Give again, word for word, only the lines from the one containing "Observing the photo, does" through the final line.

[Material for the task start]

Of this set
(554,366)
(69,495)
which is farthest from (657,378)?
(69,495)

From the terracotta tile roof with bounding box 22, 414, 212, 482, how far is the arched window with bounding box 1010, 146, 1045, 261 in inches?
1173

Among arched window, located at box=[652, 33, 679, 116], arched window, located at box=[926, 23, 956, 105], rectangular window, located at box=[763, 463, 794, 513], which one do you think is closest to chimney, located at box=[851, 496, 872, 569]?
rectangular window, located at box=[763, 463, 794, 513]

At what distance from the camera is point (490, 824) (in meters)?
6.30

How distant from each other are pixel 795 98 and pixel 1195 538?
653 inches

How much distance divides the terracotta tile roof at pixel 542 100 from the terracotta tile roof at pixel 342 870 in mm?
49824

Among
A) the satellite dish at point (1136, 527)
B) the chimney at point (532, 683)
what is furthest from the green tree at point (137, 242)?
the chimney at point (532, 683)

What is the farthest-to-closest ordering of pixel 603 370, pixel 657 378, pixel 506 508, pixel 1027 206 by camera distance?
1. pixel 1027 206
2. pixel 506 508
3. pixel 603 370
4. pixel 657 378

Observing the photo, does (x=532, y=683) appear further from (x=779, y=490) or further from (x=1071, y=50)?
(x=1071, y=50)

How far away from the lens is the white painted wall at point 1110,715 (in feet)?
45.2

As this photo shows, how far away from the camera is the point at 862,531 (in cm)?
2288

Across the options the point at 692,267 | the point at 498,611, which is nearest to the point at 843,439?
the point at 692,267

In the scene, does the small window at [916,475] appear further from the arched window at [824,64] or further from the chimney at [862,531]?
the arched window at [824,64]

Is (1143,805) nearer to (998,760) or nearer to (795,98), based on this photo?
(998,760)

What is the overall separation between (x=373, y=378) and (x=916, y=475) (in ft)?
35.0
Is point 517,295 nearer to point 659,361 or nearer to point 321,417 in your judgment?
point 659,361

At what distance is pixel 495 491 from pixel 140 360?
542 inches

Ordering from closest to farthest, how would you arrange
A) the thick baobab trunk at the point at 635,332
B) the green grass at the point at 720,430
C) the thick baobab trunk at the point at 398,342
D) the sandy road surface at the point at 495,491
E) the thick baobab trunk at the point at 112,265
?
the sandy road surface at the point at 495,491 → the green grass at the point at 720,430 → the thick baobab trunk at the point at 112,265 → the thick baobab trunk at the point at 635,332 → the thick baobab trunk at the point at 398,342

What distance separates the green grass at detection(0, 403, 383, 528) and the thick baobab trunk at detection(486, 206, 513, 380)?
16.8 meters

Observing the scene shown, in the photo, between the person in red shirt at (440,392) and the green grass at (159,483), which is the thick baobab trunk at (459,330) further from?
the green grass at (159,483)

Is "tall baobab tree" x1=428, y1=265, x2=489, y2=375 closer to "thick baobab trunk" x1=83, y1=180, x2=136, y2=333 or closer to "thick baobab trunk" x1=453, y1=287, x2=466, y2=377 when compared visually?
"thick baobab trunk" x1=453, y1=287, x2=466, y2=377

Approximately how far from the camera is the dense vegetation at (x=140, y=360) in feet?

[Material for the task end]

● Expected answer:
Observing the photo, does (x=532, y=683) appear further from (x=779, y=490) or further from (x=1071, y=50)?
(x=1071, y=50)

How far away from the lens is the white painted wall at point 1110,715 (in feet)?
45.2

As this photo shows, how far away from the camera is the point at 862,531 (in cm)?
2288

Across the options the point at 692,267 | the point at 498,611, which is nearest to the point at 843,439?
the point at 692,267

In the scene, does the small window at [916,475] appear further from the arched window at [824,64] or further from the chimney at [862,531]?
the arched window at [824,64]

Is (1143,805) nearer to (998,760) or nearer to (795,98), based on this photo?
(998,760)

What is the overall separation between (x=373, y=378) and (x=916, y=475) (in ft)?
35.0
Is point 517,295 nearer to point 659,361 or nearer to point 321,417 in your judgment?
point 659,361

At what distance is pixel 495 491 from pixel 140 360?
542 inches

Ordering from closest to farthest, how would you arrange
A) the thick baobab trunk at the point at 635,332
B) the green grass at the point at 720,430
C) the thick baobab trunk at the point at 398,342
D) the sandy road surface at the point at 495,491
E) the thick baobab trunk at the point at 112,265
?
the sandy road surface at the point at 495,491 → the green grass at the point at 720,430 → the thick baobab trunk at the point at 112,265 → the thick baobab trunk at the point at 635,332 → the thick baobab trunk at the point at 398,342

What distance separates the green grass at detection(0, 403, 383, 528) and the thick baobab trunk at detection(486, 206, 513, 380)?
16.8 meters

Observing the scene shown, in the photo, between the person in red shirt at (440,392) and the green grass at (159,483), which is the thick baobab trunk at (459,330) further from?
the green grass at (159,483)

Is "tall baobab tree" x1=428, y1=265, x2=489, y2=375 closer to "thick baobab trunk" x1=83, y1=180, x2=136, y2=333 or closer to "thick baobab trunk" x1=453, y1=287, x2=466, y2=377 when compared visually?
"thick baobab trunk" x1=453, y1=287, x2=466, y2=377

Approximately how far from the camera is the dense vegetation at (x=140, y=360) in feet?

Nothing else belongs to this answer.